Yanyan Wu is an innovative technology leader who had years of engineering design, R&D management, product portfolio management, and software development experience before shifting to data science world. She holds a Ph.D. in mechanical engineering from Arizona State University and an MBA from Kelly business school at Indiana University. She authored/co-authored 12 US and international patents on industrial design and manufacturing technologies as well as on data analytics. She led the teams in GE and Halliburton before joining the energy division of Verisk as VP of data and data system. She had the passion on big data analytics and 2D,3D data visualization, VR/AR technologies, CAD design. She enjoyed working with top talents to advance big data analytics technologies and to apply them on solving impactful business problems to save the cost and improve efficiency.
May 27, 2021 11:00 AM PT
Data completeness is key for building any machine learning and deep learning model. The reality is that outliers and nulls widely exist in the data. The traditional methods of using fixed values or statistical metrics (min, max and mean) does not consider the relationship and patterns within the data. Most time it offers poor accuracy and would introduce additional outliers. Also, given our large data size, the computation is an extremely time-consuming process and a lot of time it could be constrained by the limited resource on local computer.
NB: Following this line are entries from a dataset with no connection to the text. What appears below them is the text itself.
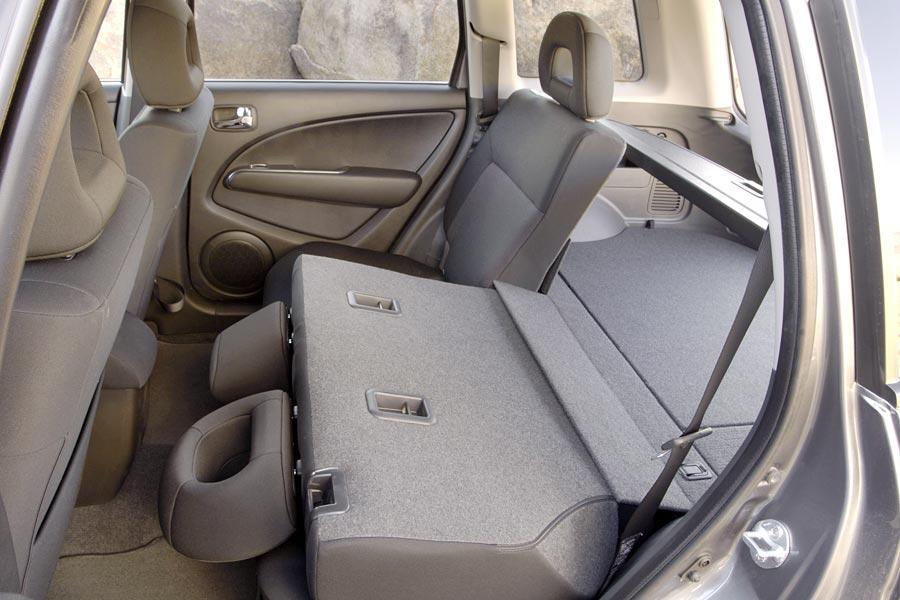 2006 Mitsubishi Outlander Photo 5 of 5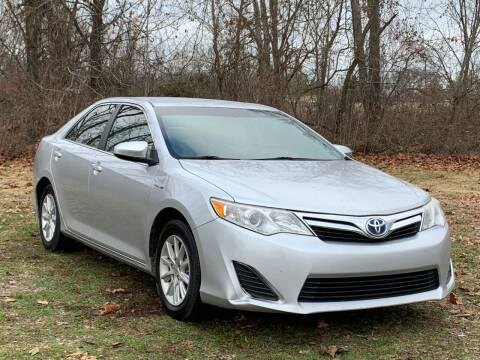 2012 Toyota Camry Hybrid for sale at Essen Motor Company, Inc in Lebanon TN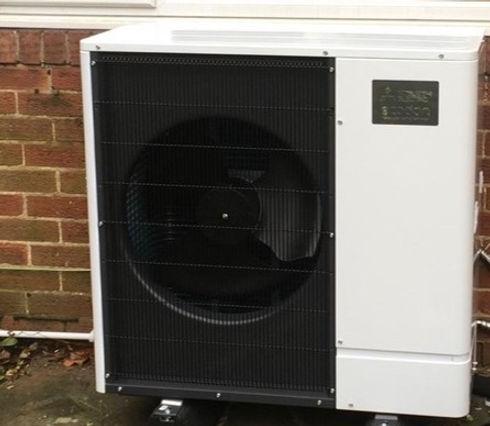 Harrogate resident air source heat pump HDCCC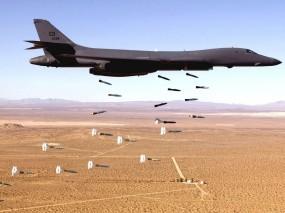 Обои B1 Lancer Стратегический бомбардировщик: Бомбы, Бомбардировщик, B-1, Истребители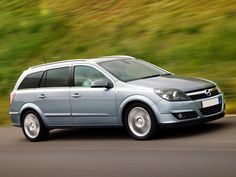 http://www.thebestcars.gr/filemanager/userfiles/carphotos/large/opel_astra-combi.jpG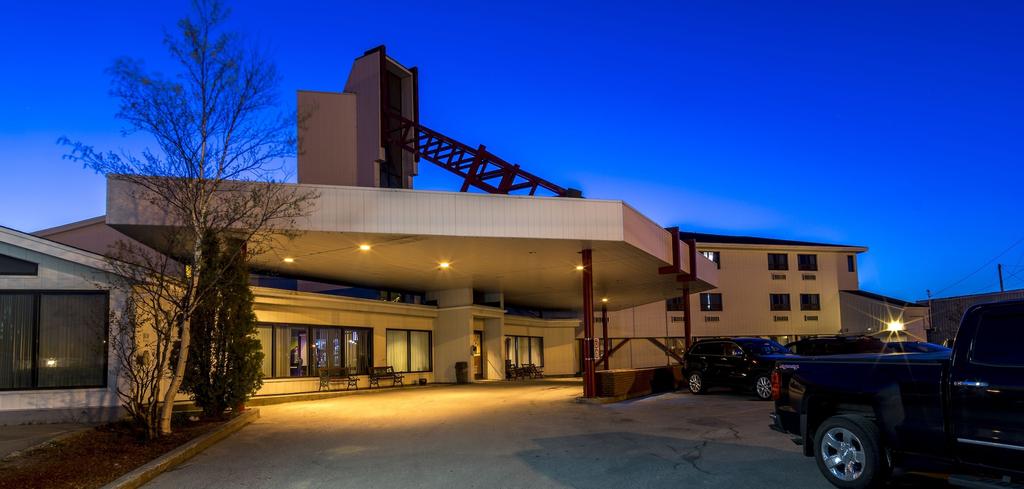 Sinbad's Hotel & Suites, Division No. 6
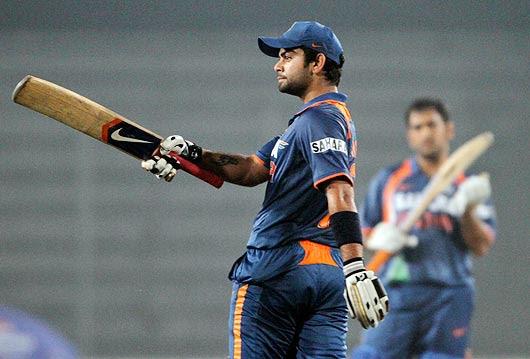 ap100107114496 Watch Bangladesh Vs India 3rd ODI Result,Photo & Video Highlights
To address those issues, we have developed a new approach that will first leverage the similarity within our data points based on the nature of data source then using a collaborative AI model to fill null values and correct outliers.
In this talk, we will walk through the way we use a distributed framework to partition data by KDB tree for neighbor discovery and a collaborative filtering AI technology to fill the missing values and correct outliers. In addition, we will demonstrate how we reply on delta lake and MLflow for data and model management.